El mundo se perdió por una mujer. El sufragio universal en la 2a. República y la victoria de las derechas en 1933

Mila de Frutos
En la 2a. República, Clara Campoamor, abogando por el sufragio femenino, cuestionaba la supuesta inferioridad social de la mujer, y rompía con ello el principio de la supremacía masculina. El patriarcado se desquita luego con la forja de una leyenda negra sobre la incidencia del voto femenino en la victoria de las derechas (1933), idea ésta muy bien cribada por la autora del artículo.

Decía Federica Montseny en una entrevista publicada por la revista "Tiempo de Historia" en 1977, poco antes de su regreso del exilio en Toulouse, que la CNT se limitó a propagar el abstencionismo en las elecciones de 1933 y que esa decisión política dio el triunfo a las derechas, pero que los anarquistas no se consideraban responsables de esa victoria por tratarse de la consecuencia lógica de una situación creada por otros. Nada acerca de la incidencia en esos resultados del sufragio femenino, que se ejercía por primera vez en España en aquellas elecciones. Claro que los procesos históricos no pueden ser analizados únicamente por las declaraciones de los dirigentes políticos, pero tampoco pueden ser desdeñadas a la ligera.

A diferencia de Federica Montseny, buena parte de la prensa de izquierdas y ciertos representantes de partidos políticos también de izquierdas, pronunciaron efusivos discursos y redactaron lapidarios artículos culpando al género femenino del triunfo de las derechas aquel fatídico año de 1933, incluyendo peticiones de suspensión o restricción del voto femenino hasta que ese género ingrato adquiriese la necesaria comprensión de la realidad y la capacidad suficiente para el correcto uso de los derechos políticos, que generosa pero inmerecidamente le fueron otorgados por la República.

"El mundo se perdió por una mujer" fue el título de uno de aquellos artículos lapidarios. Se refería a Clara Campoamor (la defensora del sufragio universal en la Constitución de 1931), brindando a la posteridad un memorable símil entre esta moderna pecadora y aquella otra de la mitología bíblica que hipotecó gravemente el paraíso terrenal, aquella Eva de la manzana del conocimiento cuya desobediente osadía sentenció a toda la especie humana (o al menos a la parte cristiana) a padecer para siempre los tormentos del trabajo.

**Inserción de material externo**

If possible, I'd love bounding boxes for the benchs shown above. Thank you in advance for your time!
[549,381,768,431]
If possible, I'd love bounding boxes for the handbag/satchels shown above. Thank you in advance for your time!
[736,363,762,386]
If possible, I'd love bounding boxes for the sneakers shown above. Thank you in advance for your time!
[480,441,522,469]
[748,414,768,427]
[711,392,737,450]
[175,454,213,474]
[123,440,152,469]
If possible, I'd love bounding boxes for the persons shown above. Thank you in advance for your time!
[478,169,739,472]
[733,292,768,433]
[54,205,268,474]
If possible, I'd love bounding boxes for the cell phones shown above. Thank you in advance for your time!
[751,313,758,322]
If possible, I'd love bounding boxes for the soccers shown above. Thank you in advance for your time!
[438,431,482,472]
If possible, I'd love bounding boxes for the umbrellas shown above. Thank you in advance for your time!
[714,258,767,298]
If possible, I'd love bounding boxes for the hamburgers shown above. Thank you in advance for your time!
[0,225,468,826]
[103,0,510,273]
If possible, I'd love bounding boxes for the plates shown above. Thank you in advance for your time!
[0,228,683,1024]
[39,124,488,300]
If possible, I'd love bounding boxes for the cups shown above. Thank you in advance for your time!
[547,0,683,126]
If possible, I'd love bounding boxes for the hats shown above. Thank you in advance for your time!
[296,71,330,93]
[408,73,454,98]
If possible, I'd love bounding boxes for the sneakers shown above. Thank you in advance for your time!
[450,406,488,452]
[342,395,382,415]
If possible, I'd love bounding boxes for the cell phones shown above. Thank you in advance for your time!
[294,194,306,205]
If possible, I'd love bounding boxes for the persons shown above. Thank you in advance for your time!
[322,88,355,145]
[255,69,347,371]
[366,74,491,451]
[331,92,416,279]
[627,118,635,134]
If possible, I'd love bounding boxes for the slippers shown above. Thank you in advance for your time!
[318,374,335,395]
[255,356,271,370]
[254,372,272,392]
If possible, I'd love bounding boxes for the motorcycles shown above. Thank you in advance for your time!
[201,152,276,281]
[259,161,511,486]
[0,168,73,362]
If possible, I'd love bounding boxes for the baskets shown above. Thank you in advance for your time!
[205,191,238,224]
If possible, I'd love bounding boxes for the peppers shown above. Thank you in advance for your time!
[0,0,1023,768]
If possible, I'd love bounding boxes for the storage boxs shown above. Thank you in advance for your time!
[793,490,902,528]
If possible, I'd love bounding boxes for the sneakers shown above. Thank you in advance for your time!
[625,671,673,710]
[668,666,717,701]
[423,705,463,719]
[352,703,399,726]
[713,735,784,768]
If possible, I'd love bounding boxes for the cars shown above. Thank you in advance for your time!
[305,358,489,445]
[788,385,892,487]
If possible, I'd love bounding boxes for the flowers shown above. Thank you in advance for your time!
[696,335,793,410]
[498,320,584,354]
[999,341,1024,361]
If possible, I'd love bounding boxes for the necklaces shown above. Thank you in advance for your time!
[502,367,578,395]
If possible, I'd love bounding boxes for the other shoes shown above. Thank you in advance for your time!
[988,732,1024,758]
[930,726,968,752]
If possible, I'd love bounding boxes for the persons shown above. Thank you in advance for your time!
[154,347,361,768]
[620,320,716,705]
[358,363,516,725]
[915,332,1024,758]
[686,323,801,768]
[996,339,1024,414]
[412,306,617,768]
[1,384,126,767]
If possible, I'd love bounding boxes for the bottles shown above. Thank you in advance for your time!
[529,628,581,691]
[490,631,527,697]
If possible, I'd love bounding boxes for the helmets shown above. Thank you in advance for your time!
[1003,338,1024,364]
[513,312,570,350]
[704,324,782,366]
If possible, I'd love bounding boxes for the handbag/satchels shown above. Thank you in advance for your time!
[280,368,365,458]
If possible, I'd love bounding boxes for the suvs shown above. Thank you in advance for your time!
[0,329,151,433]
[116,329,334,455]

Pero sobrevolemos el año 1931 y hagamos introspección en el diario de sesiones del Congreso de los diputados donde se recogen los debates sobre el sufragio universal en la Constitución de la República celebrados los días 30 de septiembre y 1 de octubre de ese año que fue emblemático por múltiples razones.

Clara Campoamor fue elegida diputada por el Partido Radical en las elecciones a Cortes Constituyentes de junio de 1931 y formó parte de la comisión encargada de redactar el proyecto constitucional. En estas sesiones hizo una formidable defensa del sufragio universal en términos estrictamente democráticos, propiciando (inesperadamente puesto que el derecho al voto femenino no era considerado a priori uno de los temas conflictivos) las más acaloradas y apasionadas discusiones dentro y fuera del Parlamento, logrando desmontar magistralmente cuantos razonamientos fueron expuestos contra el derecho al voto femenino.

Otra diputada salió también elegida en aquellas elecciones en que las mujeres fueron elegibles pero no electoras: Victoria Kent, del Partido Radical-Socialista, que votó en contra del sufragio femenino. Y poco después se incorporó al Congreso, tras la renuncia de un diputado de su partido, Margarita Nelken, del Partido Socialista, que votó finalmente a favor aunque se había mostrado contraria al voto femenino por razones de oportunidad política. Tres mujeres en unas Cortes de 470 miembros. Menos es nada.

En esas elecciones a Cortes constituyentes en que sólo votaron los varones, la abstención alcanzó el 35 por ciento, presumiblemente porque las derechas llegaron desarticuladas y profundamente desprestigiadas tras los desastres de la dictadura y la caída de la monarquía. Ese 35 por ciento de varones abstencionistas nunca fue responsabilizado de poner en peligro el régimen republicano ni se pidió la restricción de sus derechos políticos. Tampoco se pretendió castigar a ninguno de los cientos de miles de hombres que dieron su voto a los partidos monárquicos y reaccionarios.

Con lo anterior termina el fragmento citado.